И умолк; так умолкают, вспомнив о покойнике. Тут оправившийся тамада наклонился к Арсению спросить о добавочном винном запасе.
– Пошел вон… и потом уйми того вертлявого купидона в углу! – внятно прошелестел Арсений.
– Откуда ты их набрал, Сеник? – все щурился отец. – Ведь это все прохвосты, у них финки в карманах!
Тот оглянулся на танцующих, и опять Сергей Андреич удивился тому ужасному равнодушию, которое светилось в глазах Арсения. Танец был прост, понятен и доступен даже при ожирении сердца; когда-то очень модный в Европе, теперь он сходил со сцены, но весть об этом еще не докатилась до Арсеньева захолустья.
– Да, ты, пожалуй, прав. Все это – подполье. Беру тех, какие есть, – и глотнул отцовского вина. – Где ты купил такую мерзость?
– …по-моему, ничего… кисленькое.
– …такое пьют на открытии бань! – Он налил себе другого. – Мне сказали, ты недоволен станцией?

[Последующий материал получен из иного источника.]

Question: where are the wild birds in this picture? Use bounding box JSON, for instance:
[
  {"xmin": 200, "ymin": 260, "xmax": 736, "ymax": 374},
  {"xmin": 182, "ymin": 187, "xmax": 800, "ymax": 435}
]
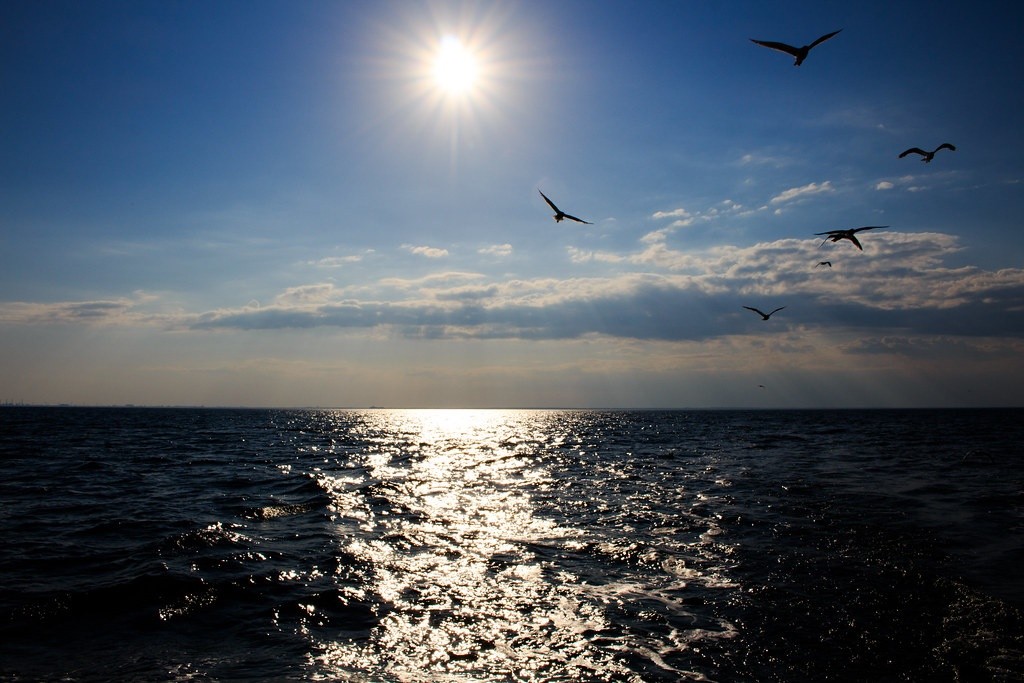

– Я заявил себя при особом мнении. В конце концов это порочит всю нашу корпорацию. Я уже не говорю о резервах, которые бессмысленны…
– Да ты не оправдывайся, отец. Дело-то уже сделано! Ты слишком быстро усвоил официальную терминологию на эти вещи. Ты обвиняешь, не зная условий, в которых это происходило. Впрочем, у нас в случае катастрофы всегда привыкли искать виновников, а не спрашивать, почему это произошло. Я читал твое мнение, ты заражен той же подозрительностью, но ведь ты же никогда не строил котлов…
– Мне пришлось краснеть за тебя, но пока я не обвиняю, – чужим голосом и с ударением вставил Сергей Андреич.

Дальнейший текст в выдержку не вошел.